The internet is an extraordinary force for good but it is not designed with children in mind. Yet one third of internet users are under the age of 18[1] and the part it plays in their lives continues to grow: among 3-4 year olds, in the last year, time online increased from 6 hours 48 minutes to 8 hours 18 minutes a week, and 12-15 year olds now spend over 20 hours a week online.[2]

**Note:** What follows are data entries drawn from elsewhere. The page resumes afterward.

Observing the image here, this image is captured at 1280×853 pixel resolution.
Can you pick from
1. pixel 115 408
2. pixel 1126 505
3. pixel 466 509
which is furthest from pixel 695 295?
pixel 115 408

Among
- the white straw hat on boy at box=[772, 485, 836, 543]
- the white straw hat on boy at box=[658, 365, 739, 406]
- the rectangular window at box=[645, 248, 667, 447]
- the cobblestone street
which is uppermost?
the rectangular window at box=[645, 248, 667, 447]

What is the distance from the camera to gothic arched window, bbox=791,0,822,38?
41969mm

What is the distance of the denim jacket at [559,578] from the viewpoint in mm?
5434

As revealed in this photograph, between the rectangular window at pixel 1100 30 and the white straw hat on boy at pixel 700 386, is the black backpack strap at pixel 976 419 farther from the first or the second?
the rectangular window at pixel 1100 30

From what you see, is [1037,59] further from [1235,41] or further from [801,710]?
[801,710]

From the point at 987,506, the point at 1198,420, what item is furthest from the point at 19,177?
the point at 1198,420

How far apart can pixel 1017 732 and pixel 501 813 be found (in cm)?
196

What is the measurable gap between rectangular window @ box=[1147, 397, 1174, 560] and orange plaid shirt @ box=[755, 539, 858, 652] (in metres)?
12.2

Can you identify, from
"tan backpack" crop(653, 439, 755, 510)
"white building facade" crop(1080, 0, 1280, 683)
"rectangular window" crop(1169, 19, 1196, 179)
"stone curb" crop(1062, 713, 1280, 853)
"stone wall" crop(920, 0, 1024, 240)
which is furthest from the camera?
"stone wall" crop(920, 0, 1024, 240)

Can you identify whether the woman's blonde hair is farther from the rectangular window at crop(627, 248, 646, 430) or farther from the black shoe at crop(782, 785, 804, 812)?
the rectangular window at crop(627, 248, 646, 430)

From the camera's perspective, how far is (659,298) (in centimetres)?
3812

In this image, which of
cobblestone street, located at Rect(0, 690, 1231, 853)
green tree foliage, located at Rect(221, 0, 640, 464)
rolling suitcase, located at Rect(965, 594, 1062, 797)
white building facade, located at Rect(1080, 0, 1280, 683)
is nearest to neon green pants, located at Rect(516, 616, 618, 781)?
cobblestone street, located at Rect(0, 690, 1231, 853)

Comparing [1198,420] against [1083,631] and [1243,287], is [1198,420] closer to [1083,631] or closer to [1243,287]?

Despite good progress made by government and industry together through the UK Council for Child Internet Safety (UKCCIS) on issues such as parental control filters and age verification, much more needs to be done to create a supportive digital environment for children and young people. At the moment, children are not being equipped with adequate skills to negotiate their lives online. Offline, adults aim not just to ‘educate’ children as they grow up, but to help them develop resilience and the ability to interact critically with the world; recognising that without these ‘softer’ skills, they cannot grow up as agents of their own lives.

Growing Up Digital video Summary for young people

Having considered how well children are prepared to engage with the internet, with a group of technology, legal and policy experts, the Children’s Commissioner believes it is time for a step change in how we prepare children for digital life. She is calling for three interventions from government: the creation of a digital citizenship programme, to be compulsory in every school from 4 – 14; implementation of the intent of the General Data Protection Regulation, by introducing simplified Terms and Conditions for digital services offered to children; and a new Children’s Digital Ombudsman to mediate between under 18s and social media companies.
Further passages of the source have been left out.